I think JPod has done a great job of introducing us to the different styles you mentioned. The original beginner series started with teinei-go, and switched to mainly plain form after building a decent foundation, with a lot of talk about the distinctions between gender styles; it certainly wasn't as rigid as most of the textbooks you see. They even had bonus tracks with the polite/informal versions of the dialogues at one point.

Keigo is much too advanced for beginners, even though ironically you need to understand it to do many simple touristy things. Many Japanese people themselves have difficulties with it. In fact, recently on a podcast there was a little keigo question, which seemed like a no-brainer to me, so it's actually quite shocking (the podcast was aimed at a Japanese audience).

= Tasks and exercises =
a: Summarize the comment about Japanese speech styles in two sentences.
b: Write a next paragraph for the comment about Japanese speech styles, continuing on from its final sentence.
The rows are separate material and have no connection to the comment about Japanese speech styles.

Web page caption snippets

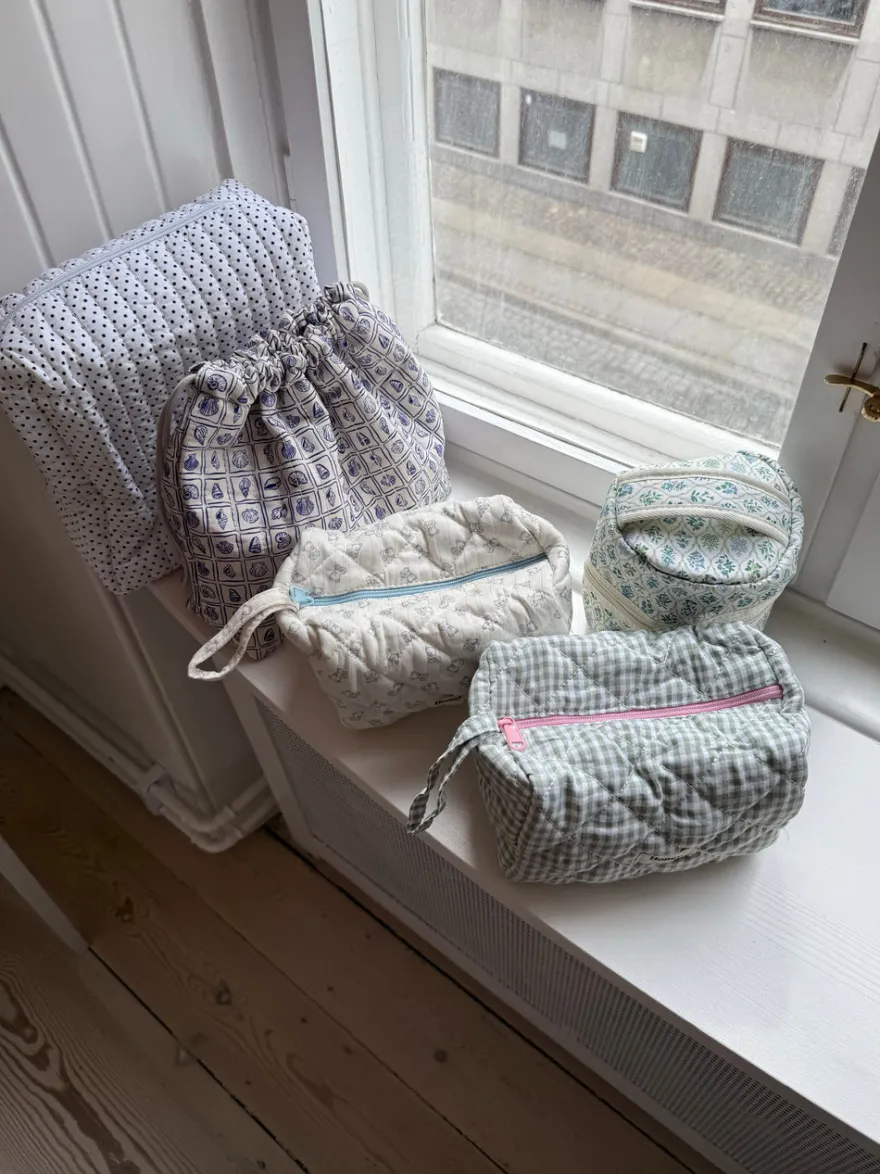 Design By Si Honey lille toilettaske - Hvid med forskellige blomster Best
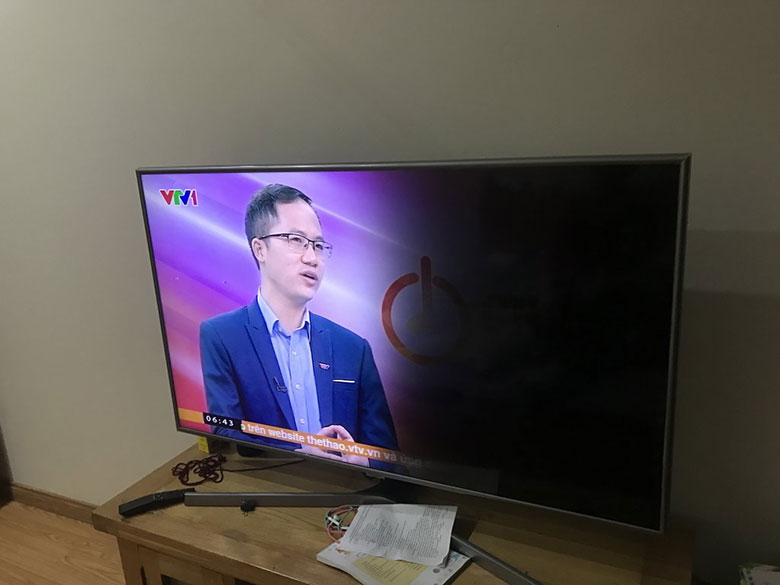 màn hình tivi LG bị tối một nửa,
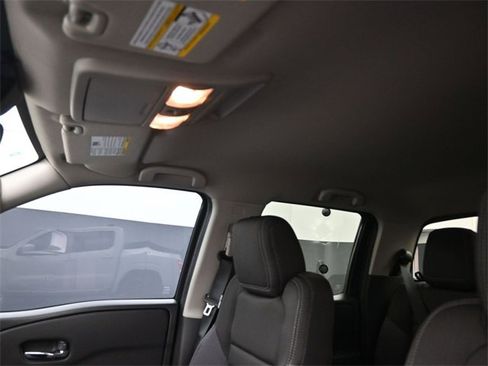 New 2025 Nissan Frontier SV image 23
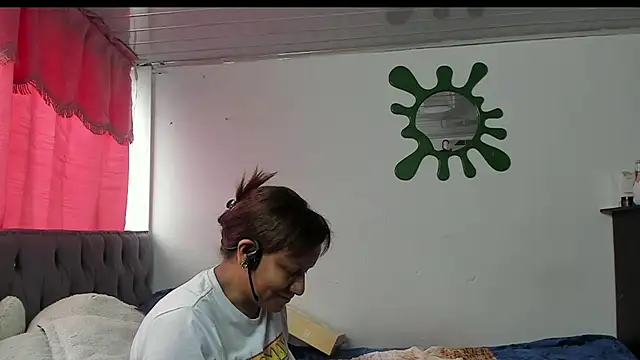 Laflaka22 online show from 11-21-25, 05:44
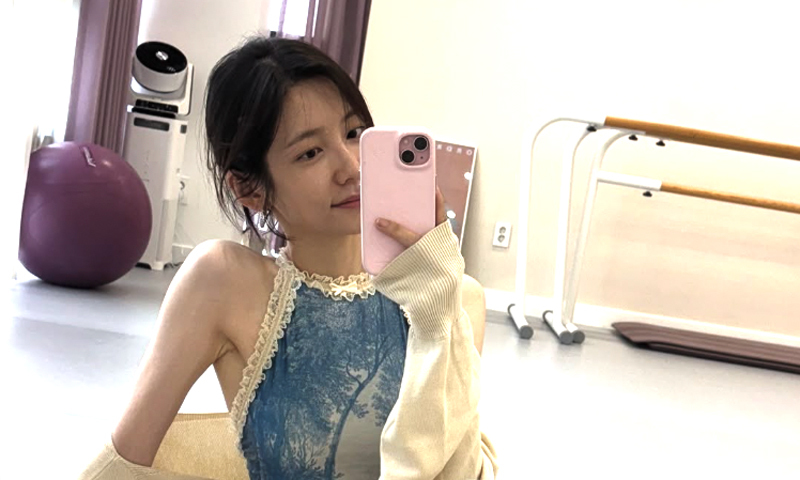 박지현, 발레복 자태 눈길…완벽 실루엣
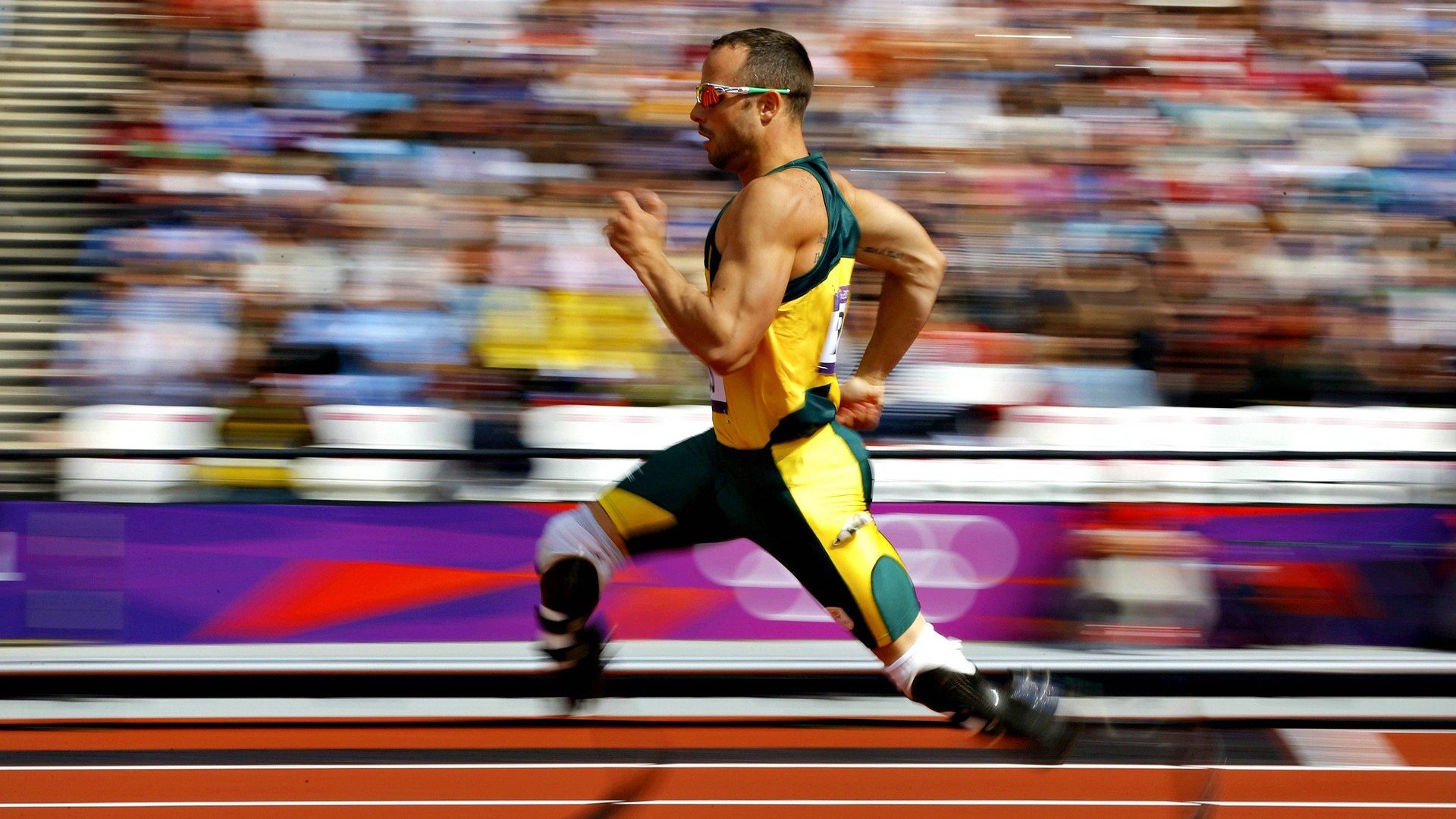 “武汉马拉松：快速跑者的速度风暴”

= Answers given =
a: The writer praises JPod's beginner series for introducing different speech styles: it started with teinei-go, shifted mainly to plain form once a foundation was built, discussed gender styles at length, and at one point offered bonus tracks with polite and informal versions of the dialogues. Keigo, the writer says, is too advanced for beginners even though many simple touristy tasks require understanding it, and many Japanese people find it difficult; the writer also notes that a keigo question on a recent podcast aimed at a Japanese audience seemed like a no-brainer to them.

b:
All the other JPod series have a nice mix of speaking styles, have introduced me to some contractions I haven't seen anywhere else, even though they're extremely common in everyday speech, and given me a decent grounding in very polite language that helped me answer the question above :wink: Admittedly, literary language is one area that isn't widely covered, and perhaps something for the future. There are a number of constructions that require である to follow nouns, so it could be a good idea to have a lesson that introduces one.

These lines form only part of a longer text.